Abstract

As an effective scheme often adopted for performance tuning in many-core processors, task migration provides an opportunity for “hot” tasks to be migrated to run on a “cool” core that has a lower temperature. When a task needs to migrate from one processor core to another, the migration can embark on numerous modes defined by the migration paths undertaken and/or the destinations of the migration. Selecting the right migration mode that a task shall follow has always been difficult, and it can be more challenging with the existence of dark cores that can be called back to service (reactivated), which ushers in additional task migration modes. Previous works have demonstrated that dark cores can be placed near the active cores to reduce power density so that the active cores can run at higher voltage/frequency levels for higher performance. However, the existing task migration schemes neither consider the impact of dark cores on each application's performance, nor exploit performance trade-off under different migration modes.

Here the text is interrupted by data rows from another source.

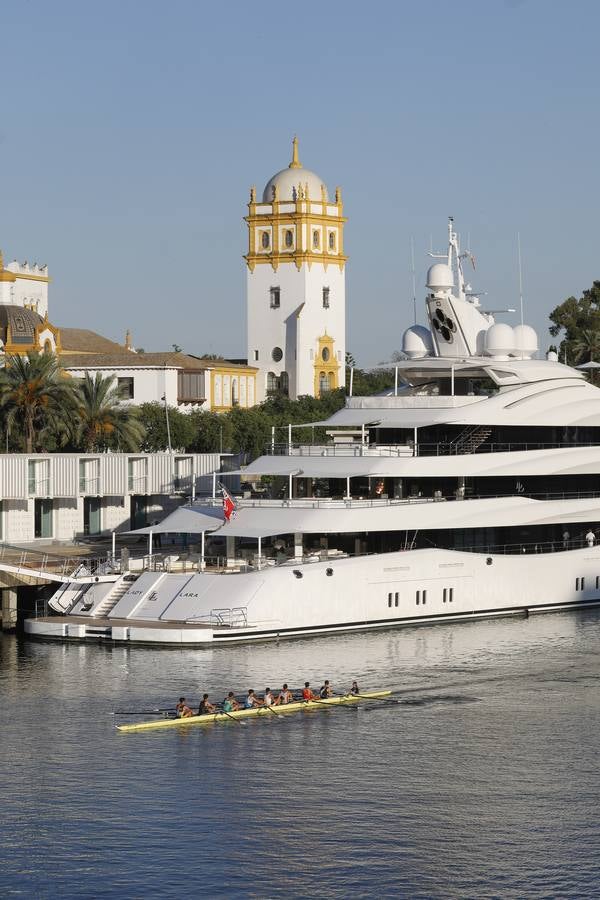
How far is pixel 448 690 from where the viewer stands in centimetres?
4669

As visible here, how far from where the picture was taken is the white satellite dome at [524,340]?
65.5m

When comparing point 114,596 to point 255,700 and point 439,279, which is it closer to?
point 255,700

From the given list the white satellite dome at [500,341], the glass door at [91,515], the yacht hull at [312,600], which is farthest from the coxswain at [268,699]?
the glass door at [91,515]

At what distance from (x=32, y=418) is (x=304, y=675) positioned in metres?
32.0

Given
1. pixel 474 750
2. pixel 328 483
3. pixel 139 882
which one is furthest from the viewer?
pixel 328 483

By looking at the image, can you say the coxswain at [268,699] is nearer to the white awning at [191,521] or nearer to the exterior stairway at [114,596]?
the exterior stairway at [114,596]

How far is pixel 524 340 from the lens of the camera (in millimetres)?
65438

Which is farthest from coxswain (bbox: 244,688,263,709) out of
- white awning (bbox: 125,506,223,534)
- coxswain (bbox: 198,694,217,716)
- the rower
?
white awning (bbox: 125,506,223,534)

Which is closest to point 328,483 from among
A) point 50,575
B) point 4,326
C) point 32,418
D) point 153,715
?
point 50,575

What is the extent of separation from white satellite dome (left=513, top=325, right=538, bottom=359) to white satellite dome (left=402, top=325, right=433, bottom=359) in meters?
3.93

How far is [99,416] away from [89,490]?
841 cm

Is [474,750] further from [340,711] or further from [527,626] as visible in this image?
[527,626]

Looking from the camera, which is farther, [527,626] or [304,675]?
[527,626]

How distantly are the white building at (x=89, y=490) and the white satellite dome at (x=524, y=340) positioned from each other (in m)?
14.3
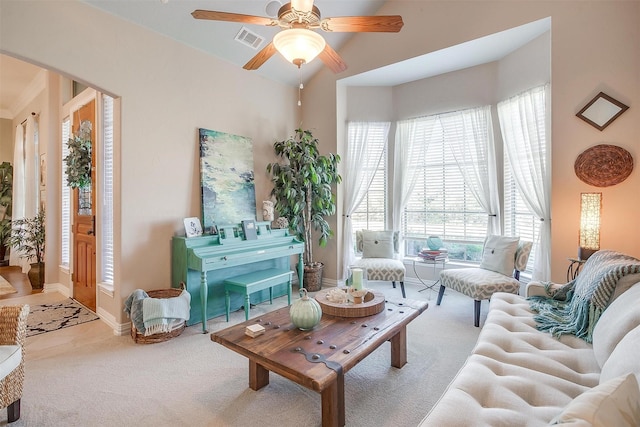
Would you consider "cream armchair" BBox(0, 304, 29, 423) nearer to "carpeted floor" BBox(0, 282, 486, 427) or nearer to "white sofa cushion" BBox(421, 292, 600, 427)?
"carpeted floor" BBox(0, 282, 486, 427)

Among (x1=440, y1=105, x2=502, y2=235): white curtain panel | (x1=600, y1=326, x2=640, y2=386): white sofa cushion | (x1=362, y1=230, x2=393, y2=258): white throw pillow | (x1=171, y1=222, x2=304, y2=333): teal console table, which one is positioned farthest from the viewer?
(x1=362, y1=230, x2=393, y2=258): white throw pillow

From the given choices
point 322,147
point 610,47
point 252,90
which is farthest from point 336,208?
point 610,47

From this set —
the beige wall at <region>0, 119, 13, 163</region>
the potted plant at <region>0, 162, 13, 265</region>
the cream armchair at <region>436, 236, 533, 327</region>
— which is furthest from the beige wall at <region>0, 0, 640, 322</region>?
the beige wall at <region>0, 119, 13, 163</region>

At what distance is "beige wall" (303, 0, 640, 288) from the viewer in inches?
106

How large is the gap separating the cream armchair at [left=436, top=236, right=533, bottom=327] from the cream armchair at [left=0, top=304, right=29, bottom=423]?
3572 millimetres

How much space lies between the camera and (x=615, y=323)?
1500 mm

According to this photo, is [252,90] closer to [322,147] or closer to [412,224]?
[322,147]

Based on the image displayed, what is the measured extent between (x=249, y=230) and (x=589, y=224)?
3350mm

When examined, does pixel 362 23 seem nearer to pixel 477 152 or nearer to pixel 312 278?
pixel 477 152

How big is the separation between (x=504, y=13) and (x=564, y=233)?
7.80ft

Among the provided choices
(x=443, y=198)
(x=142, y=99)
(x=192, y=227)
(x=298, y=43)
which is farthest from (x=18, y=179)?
(x=443, y=198)

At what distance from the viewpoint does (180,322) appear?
2.94 metres

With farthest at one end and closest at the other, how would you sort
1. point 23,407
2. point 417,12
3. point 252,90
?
point 252,90 → point 417,12 → point 23,407

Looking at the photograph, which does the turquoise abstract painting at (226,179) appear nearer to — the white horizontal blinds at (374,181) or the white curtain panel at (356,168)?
the white curtain panel at (356,168)
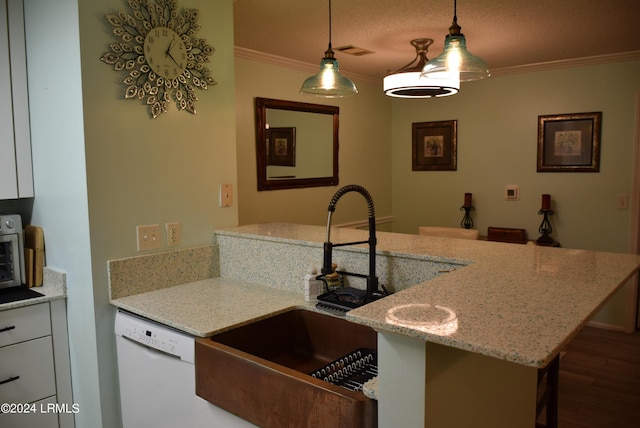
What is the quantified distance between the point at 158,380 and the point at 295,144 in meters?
2.54

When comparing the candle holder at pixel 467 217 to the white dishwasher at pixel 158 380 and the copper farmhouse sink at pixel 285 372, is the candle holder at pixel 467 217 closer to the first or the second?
the copper farmhouse sink at pixel 285 372

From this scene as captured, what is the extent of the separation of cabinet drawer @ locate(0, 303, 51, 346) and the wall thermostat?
12.8 feet

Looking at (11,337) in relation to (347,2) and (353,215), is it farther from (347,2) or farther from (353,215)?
(353,215)

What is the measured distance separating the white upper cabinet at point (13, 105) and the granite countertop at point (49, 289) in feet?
1.28

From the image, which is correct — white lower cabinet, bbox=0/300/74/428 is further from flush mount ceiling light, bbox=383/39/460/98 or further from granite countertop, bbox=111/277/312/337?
flush mount ceiling light, bbox=383/39/460/98

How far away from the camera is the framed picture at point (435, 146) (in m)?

Unlike the existing task migration schemes, in this article, a runtime task migration algorithm that simultaneously takes both migration modes and dark cores into consideration is proposed, and it essentially has two major steps. In the first step, for a specific migration mode that is tied to an application whose tasks need to be migrated, the number of dark cores is determined so that the overall performance is maximized. The second step is to find an appropriate core region and its location for each application to optimize the communication latency and computation performance; during this step, focus is placed on reducing the fragmentation of the free core regions resulting from the task migration. Experimental results have confirmed that our approach achieves over 50 percent reduction in total response time when compared to recently proposed thermal-aware runtime task migration approachess.